Mark Ćwiertnia (born 11 January 1983), known professionally as Mark Forster, is a German-Polish singer, songwriter and television personality.

Career

Forster is of mixed German and Polish descent. His father was born in Dortmund and his mother, Agnieszka Ćwiertnia, was born in Warsaw. His mother called him Marek and in his early days as a musician used the name Marek Ćwiertnia. He grew up in Winnweiler, Kaiserslautern (State: Rhineland-Palatinate), Germany. He later moved to Berlin where he developed a career as a singer, songwriter, pianist and composer of jingles for television including for the show Krömer – Die Internationale Show. From 2007 to 2010, he accompanied actor and comedian Kurt Krömer as a pianist sidekick.

In 2006, Forster joined the band Balboa as their frontman. He was also in Kurt Krömer's Kröm De La Kröm alongside musician Mitumba Lumbumba and in 2010 was signed to German record label Four Music where he released his albums Karton in 2012. The album was produced by Ralf Christian Mayer and coproduced by Sebastian Böhnisch and recorded in Germany, France and Spain. He toured starting February 2012 with Laith Al-Deen and promoted his album. Two minor singles from the album were released: "Auf dem Weg" and "Zu dir (weit weg)".

────────────────────────────────────────

What is needed | Take the passage about Mark Forster's career further, starting after its last sentence. The items that come next are separate material and have nothing to do with the passage about Mark Forster.

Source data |

────────────────────────────────────────

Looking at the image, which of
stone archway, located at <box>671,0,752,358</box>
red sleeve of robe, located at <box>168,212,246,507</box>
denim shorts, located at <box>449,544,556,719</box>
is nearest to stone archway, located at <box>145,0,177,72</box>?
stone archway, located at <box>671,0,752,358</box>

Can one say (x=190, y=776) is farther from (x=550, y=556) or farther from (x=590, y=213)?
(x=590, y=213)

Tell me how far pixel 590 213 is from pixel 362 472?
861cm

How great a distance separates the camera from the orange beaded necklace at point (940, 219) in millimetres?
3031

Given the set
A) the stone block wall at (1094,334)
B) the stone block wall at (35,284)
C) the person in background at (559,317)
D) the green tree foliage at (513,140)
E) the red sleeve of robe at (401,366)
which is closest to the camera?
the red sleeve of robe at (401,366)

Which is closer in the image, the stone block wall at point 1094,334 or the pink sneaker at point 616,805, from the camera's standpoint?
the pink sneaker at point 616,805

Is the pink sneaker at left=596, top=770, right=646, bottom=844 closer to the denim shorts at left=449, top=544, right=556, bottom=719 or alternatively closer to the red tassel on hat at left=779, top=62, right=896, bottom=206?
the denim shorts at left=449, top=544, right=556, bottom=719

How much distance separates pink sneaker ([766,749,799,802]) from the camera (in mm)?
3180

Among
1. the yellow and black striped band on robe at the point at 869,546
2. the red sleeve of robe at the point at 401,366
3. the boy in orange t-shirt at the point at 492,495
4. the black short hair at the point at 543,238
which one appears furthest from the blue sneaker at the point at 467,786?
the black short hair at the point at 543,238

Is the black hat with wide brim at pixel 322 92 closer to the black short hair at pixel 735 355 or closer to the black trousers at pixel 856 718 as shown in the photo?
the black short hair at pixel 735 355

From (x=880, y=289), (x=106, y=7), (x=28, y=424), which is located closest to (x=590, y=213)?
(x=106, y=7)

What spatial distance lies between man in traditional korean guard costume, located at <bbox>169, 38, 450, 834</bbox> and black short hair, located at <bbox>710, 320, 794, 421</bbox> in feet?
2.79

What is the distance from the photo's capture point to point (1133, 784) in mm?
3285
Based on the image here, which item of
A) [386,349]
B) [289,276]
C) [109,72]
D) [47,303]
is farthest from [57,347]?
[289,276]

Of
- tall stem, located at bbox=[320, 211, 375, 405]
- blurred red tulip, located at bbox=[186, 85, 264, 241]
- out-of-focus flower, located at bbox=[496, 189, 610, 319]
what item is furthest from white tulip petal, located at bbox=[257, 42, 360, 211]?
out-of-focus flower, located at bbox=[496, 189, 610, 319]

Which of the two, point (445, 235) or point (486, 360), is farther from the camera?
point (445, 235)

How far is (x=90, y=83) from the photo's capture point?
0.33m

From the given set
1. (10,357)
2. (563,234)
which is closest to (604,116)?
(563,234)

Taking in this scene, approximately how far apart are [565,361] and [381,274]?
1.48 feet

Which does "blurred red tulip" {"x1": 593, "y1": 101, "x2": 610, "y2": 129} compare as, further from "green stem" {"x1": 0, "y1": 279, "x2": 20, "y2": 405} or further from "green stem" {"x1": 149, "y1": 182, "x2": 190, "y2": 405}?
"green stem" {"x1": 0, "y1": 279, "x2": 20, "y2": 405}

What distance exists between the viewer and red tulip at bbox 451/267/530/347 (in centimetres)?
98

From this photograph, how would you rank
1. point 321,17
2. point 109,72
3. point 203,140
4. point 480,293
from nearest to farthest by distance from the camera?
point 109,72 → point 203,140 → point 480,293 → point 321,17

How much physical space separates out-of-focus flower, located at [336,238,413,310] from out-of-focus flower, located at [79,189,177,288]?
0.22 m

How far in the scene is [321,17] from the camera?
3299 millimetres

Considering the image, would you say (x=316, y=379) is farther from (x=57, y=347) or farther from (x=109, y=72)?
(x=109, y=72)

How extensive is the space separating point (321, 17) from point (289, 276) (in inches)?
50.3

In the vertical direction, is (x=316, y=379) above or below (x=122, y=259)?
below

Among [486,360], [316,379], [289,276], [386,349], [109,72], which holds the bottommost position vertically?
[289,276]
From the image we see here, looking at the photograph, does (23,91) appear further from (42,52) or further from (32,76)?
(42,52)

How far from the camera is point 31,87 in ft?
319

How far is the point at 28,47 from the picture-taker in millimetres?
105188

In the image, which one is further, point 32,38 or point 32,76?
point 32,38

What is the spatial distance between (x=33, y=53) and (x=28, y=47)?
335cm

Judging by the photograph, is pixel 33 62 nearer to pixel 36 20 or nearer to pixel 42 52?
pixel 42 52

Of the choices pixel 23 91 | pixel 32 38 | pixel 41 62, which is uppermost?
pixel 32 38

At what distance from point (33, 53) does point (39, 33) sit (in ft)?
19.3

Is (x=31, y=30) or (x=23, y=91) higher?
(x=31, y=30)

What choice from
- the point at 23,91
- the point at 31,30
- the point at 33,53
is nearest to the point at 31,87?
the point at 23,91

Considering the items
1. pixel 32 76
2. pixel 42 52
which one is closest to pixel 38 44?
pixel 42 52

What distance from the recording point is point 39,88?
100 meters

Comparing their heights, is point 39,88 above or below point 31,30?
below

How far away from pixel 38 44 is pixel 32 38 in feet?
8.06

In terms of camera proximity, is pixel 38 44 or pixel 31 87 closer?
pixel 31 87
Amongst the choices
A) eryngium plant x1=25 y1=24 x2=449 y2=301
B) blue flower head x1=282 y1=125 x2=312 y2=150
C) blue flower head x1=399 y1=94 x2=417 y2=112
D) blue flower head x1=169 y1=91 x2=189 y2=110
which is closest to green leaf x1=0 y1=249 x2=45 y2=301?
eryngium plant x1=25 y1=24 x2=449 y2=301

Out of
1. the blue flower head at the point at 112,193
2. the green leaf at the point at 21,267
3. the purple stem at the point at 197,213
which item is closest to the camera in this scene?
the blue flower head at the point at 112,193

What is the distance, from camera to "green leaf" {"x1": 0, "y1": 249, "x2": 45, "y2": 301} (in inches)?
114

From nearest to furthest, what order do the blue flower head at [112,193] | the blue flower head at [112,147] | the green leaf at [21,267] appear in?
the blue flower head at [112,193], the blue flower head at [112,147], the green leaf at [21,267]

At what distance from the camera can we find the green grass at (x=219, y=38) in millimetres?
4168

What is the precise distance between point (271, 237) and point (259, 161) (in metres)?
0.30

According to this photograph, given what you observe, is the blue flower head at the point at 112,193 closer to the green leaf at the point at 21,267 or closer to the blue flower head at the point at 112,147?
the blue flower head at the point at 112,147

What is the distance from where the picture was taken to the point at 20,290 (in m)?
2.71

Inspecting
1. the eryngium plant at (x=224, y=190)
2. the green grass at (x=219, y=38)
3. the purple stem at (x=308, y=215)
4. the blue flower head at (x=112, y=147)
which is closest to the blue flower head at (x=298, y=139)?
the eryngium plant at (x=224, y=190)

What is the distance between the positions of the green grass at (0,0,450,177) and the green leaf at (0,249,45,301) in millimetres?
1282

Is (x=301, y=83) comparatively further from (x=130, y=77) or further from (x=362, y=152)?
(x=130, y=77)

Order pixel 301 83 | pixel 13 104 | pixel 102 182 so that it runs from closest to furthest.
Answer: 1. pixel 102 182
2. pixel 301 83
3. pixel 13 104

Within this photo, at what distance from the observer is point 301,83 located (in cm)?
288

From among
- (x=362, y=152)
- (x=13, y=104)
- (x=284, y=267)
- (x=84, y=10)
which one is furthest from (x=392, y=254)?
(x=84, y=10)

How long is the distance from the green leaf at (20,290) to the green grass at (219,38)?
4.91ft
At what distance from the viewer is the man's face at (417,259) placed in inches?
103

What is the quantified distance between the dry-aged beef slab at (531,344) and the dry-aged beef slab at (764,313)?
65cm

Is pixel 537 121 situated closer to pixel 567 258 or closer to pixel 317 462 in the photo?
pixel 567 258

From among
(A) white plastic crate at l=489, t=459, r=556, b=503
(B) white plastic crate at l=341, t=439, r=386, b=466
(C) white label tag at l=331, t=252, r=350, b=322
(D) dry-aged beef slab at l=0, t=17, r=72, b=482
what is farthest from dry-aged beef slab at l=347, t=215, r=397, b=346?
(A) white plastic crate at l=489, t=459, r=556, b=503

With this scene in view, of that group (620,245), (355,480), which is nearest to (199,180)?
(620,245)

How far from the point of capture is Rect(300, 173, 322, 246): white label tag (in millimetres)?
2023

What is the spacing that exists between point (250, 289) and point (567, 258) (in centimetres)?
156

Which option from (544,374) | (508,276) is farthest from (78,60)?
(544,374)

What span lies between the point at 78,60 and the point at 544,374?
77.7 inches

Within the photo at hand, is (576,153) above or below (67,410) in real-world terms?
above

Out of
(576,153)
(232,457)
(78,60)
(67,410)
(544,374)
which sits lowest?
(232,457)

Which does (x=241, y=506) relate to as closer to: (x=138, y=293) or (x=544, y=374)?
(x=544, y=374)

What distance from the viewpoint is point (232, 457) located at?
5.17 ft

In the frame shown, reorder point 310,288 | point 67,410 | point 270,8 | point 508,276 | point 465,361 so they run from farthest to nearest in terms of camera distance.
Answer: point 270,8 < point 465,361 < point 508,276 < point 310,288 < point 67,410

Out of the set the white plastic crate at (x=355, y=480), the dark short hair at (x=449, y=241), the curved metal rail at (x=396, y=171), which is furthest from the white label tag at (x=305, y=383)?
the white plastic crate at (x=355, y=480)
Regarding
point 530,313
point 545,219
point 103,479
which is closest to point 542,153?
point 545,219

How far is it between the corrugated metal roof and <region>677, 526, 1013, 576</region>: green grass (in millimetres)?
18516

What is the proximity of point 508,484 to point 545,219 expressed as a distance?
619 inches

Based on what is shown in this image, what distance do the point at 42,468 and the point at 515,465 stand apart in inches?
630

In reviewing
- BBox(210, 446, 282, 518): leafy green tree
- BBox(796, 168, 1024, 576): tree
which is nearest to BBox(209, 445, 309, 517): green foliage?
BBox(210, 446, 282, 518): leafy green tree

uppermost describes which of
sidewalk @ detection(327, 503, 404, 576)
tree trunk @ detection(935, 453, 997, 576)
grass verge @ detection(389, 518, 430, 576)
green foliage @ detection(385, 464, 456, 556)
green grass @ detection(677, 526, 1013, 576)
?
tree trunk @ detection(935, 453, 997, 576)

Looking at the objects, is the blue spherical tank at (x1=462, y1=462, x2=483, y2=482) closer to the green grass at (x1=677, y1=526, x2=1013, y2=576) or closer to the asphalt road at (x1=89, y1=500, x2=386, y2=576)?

────────────────────────────────────────

Answer for this exercise |
In November 2013, he was featured in the rapper Sido's hit "Einer dieser Steine", singing in the refrain. An even bigger hit for Forster was "Au revoir", this time with roles reversed—Forster listed as primary artist and featuring Sido—with this single being a prelude to the very successful album Bauch und Kopf in 2013. The album was certified gold and included the now-smash-hit "Au revoir" and two other follow-up hit singles, "Flash mich" and the title track "Bauch und Kopf", the latter of which won Bundesvision Song Contest 2015.

In 2015, Forster became vocalist for the musical project Eff, made up of Forster as vocalist and Felix Jaehn as DJ and music producer. The two met at an event in Vienna in 2015. Eff is a reference to Felix and Forster.  Their debut single, "Stimme", topped the German Singles Chart for three consecutive weeks, also charting in Austria and Switzerland. Forster is a fan of the german football club 1.FC Kaiserslautern.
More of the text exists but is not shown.